### To be done
Replace "photographer" with "camera operator" throughout the items below, leaving every other word unchanged, and rewrite them without the pictures.

### Input rows

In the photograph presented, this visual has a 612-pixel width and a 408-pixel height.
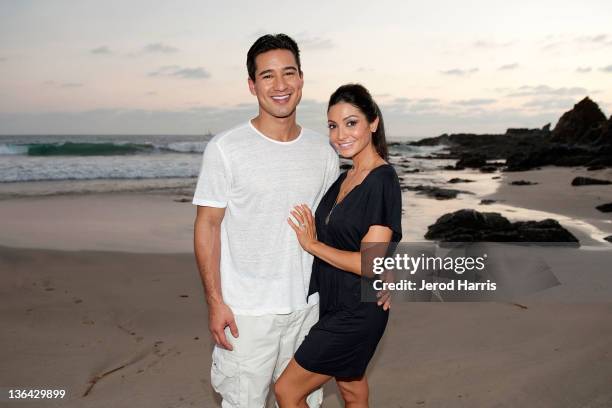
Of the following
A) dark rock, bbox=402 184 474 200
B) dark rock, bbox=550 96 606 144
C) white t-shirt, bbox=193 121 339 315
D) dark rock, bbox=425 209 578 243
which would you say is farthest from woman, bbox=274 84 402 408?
dark rock, bbox=550 96 606 144

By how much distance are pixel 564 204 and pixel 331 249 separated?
40.4 ft

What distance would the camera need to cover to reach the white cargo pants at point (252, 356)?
10.2ft

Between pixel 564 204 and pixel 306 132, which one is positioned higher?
pixel 306 132

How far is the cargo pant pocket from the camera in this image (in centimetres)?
314

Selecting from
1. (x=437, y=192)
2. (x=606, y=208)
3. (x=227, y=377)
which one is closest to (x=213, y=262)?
(x=227, y=377)

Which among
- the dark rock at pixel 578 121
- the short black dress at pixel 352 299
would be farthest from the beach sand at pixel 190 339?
the dark rock at pixel 578 121

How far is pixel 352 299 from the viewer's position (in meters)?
2.93

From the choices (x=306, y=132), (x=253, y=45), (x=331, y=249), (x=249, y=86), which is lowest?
(x=331, y=249)

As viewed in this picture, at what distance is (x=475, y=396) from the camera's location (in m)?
4.29

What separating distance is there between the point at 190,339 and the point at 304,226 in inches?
115

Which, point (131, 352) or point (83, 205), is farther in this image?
point (83, 205)

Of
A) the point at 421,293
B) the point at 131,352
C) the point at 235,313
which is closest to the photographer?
the point at 235,313

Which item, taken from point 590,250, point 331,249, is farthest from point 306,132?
point 590,250

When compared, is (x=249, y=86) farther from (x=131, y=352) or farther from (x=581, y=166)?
(x=581, y=166)
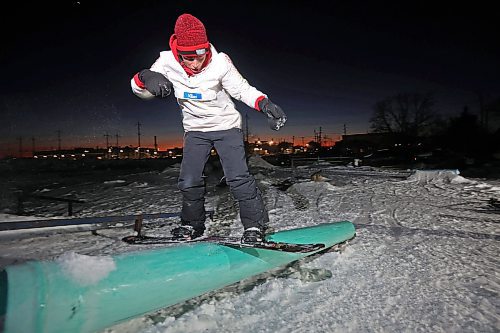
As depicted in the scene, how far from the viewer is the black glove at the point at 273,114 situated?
254 cm

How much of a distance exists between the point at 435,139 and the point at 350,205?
55449 mm

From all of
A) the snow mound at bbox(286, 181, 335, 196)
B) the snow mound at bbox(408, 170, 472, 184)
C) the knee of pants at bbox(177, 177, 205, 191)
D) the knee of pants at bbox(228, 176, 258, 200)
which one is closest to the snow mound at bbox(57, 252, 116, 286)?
the knee of pants at bbox(177, 177, 205, 191)

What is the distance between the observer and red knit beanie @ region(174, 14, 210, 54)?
230 cm

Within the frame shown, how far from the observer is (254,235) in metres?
2.51

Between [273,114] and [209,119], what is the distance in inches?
23.4

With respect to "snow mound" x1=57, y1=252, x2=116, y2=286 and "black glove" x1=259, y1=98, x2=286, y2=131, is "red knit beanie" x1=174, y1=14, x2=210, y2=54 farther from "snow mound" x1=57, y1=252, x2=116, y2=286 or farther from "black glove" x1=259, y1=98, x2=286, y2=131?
"snow mound" x1=57, y1=252, x2=116, y2=286

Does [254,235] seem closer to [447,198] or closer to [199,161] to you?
[199,161]

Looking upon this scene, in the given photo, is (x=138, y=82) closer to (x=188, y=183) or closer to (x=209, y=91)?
(x=209, y=91)

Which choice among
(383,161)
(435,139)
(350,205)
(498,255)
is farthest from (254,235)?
(435,139)

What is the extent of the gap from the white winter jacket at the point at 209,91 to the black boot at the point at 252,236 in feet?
3.10

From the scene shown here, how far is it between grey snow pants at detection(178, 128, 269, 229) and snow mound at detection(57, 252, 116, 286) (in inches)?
47.8

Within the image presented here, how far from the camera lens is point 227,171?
9.10 feet

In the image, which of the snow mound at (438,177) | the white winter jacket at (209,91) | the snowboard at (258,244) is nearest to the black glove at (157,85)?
the white winter jacket at (209,91)

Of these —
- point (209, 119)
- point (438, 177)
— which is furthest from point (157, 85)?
point (438, 177)
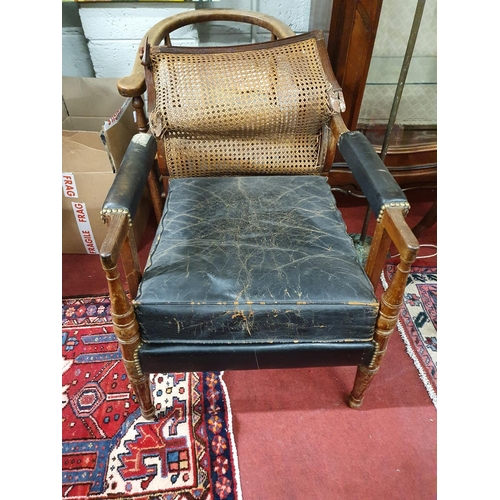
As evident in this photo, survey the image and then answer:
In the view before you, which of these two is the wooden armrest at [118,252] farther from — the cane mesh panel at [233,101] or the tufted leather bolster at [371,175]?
the tufted leather bolster at [371,175]

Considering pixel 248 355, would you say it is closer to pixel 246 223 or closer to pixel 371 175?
pixel 246 223

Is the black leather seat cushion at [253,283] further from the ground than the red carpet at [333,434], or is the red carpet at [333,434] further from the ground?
the black leather seat cushion at [253,283]

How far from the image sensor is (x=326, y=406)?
135cm

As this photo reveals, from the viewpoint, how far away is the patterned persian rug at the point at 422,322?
4.78ft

### Task result
In the photograph presented, this visual has a 612-pixel width and a 408-pixel height.
Of the following
A) dark rock, bbox=402 184 474 200
B) dark rock, bbox=550 96 606 144
C) white t-shirt, bbox=193 121 339 315
D) dark rock, bbox=425 209 578 243
which would you say is farthest from woman, bbox=274 84 402 408?
dark rock, bbox=550 96 606 144

By how much distance are pixel 564 204 and pixel 331 249 separated?
40.4 ft

What distance would the camera need to cover to reach the white cargo pants at point (252, 356)?
10.2ft

Between pixel 564 204 and pixel 306 132, which one is positioned higher?
pixel 306 132

How far is the cargo pant pocket from the camera in this image (in centimetres)?
314

Selecting from
1. (x=437, y=192)
2. (x=606, y=208)
3. (x=227, y=377)
which one is closest to (x=213, y=262)?
(x=227, y=377)

Which among
- the dark rock at pixel 578 121
- the short black dress at pixel 352 299
would be farthest from the beach sand at pixel 190 339?
the dark rock at pixel 578 121

How far is pixel 352 299 from the viewer's position (in meters)?
2.93

From the choices (x=306, y=132), (x=253, y=45), (x=331, y=249), (x=249, y=86), which is lowest?
(x=331, y=249)

As viewed in this picture, at what distance is (x=475, y=396) from the camera's location (in m)?
4.29

What separating distance is there between the point at 190,339 and the point at 304,226 in inches?
115

Which, point (131, 352) or point (83, 205), is farther in this image?
point (83, 205)

Of
A) the point at 421,293
B) the point at 131,352
C) the point at 235,313
which is closest to the camera operator?
the point at 235,313

Which item, taken from point 590,250, point 331,249, is farthest from point 306,132?
point 590,250

When compared, is (x=249, y=86) farther from (x=131, y=352) or farther from (x=581, y=166)?
(x=581, y=166)
As depicted in the scene, how far from the viewer is the black glove at the point at 273,114 situated?
254 cm

How much of a distance exists between the point at 435,139 and the point at 350,205?
55449 mm

From all of
A) the snow mound at bbox(286, 181, 335, 196)
B) the snow mound at bbox(408, 170, 472, 184)
C) the knee of pants at bbox(177, 177, 205, 191)
D) the knee of pants at bbox(228, 176, 258, 200)
which one is closest to the snow mound at bbox(57, 252, 116, 286)?
the knee of pants at bbox(177, 177, 205, 191)

What is the distance between the observer and red knit beanie @ region(174, 14, 210, 54)?
230 cm

Within the frame shown, how far from the observer is (254,235) in metres?
2.51

Between [273,114] and [209,119], what is the distance in inches?
23.4

With respect to "snow mound" x1=57, y1=252, x2=116, y2=286 and "black glove" x1=259, y1=98, x2=286, y2=131, is "red knit beanie" x1=174, y1=14, x2=210, y2=54 farther from "snow mound" x1=57, y1=252, x2=116, y2=286 or farther from "black glove" x1=259, y1=98, x2=286, y2=131?
"snow mound" x1=57, y1=252, x2=116, y2=286

Does [254,235] seem closer to [447,198] or closer to [199,161] to you?
[199,161]

Looking upon this scene, in the given photo, is (x=138, y=82) closer to (x=188, y=183) or closer to (x=209, y=91)?
(x=209, y=91)

Which choice among
(383,161)
(435,139)
(350,205)
(498,255)
is farthest from (254,235)?
(435,139)

What is the extent of the gap from the white winter jacket at the point at 209,91 to the black boot at the point at 252,236 in feet?
3.10

From the scene shown here, how far is it between grey snow pants at detection(178, 128, 269, 229) and snow mound at detection(57, 252, 116, 286) (in inches)?
47.8

Within the image presented here, how far from the camera lens is point 227,171?
9.10 feet

In the image, which of the snow mound at (438,177) | the white winter jacket at (209,91) | the snowboard at (258,244) is nearest to the black glove at (157,85)?
the white winter jacket at (209,91)

Of these —
- point (209, 119)
- point (438, 177)
— which is furthest from point (157, 85)?
point (438, 177)
As evident in this photo, survey the image and then answer:
In the view before you, which of these two is the wooden armrest at [118,252] farther from — the cane mesh panel at [233,101] or the tufted leather bolster at [371,175]?
the tufted leather bolster at [371,175]

Considering pixel 248 355, would you say it is closer to pixel 246 223 or closer to pixel 371 175?
pixel 246 223

Is the black leather seat cushion at [253,283] further from the ground than the red carpet at [333,434], or is the red carpet at [333,434] further from the ground?
the black leather seat cushion at [253,283]

How far from the image sensor is (x=326, y=406)?
135cm

As this photo reveals, from the viewpoint, how far away is the patterned persian rug at the point at 422,322?
4.78ft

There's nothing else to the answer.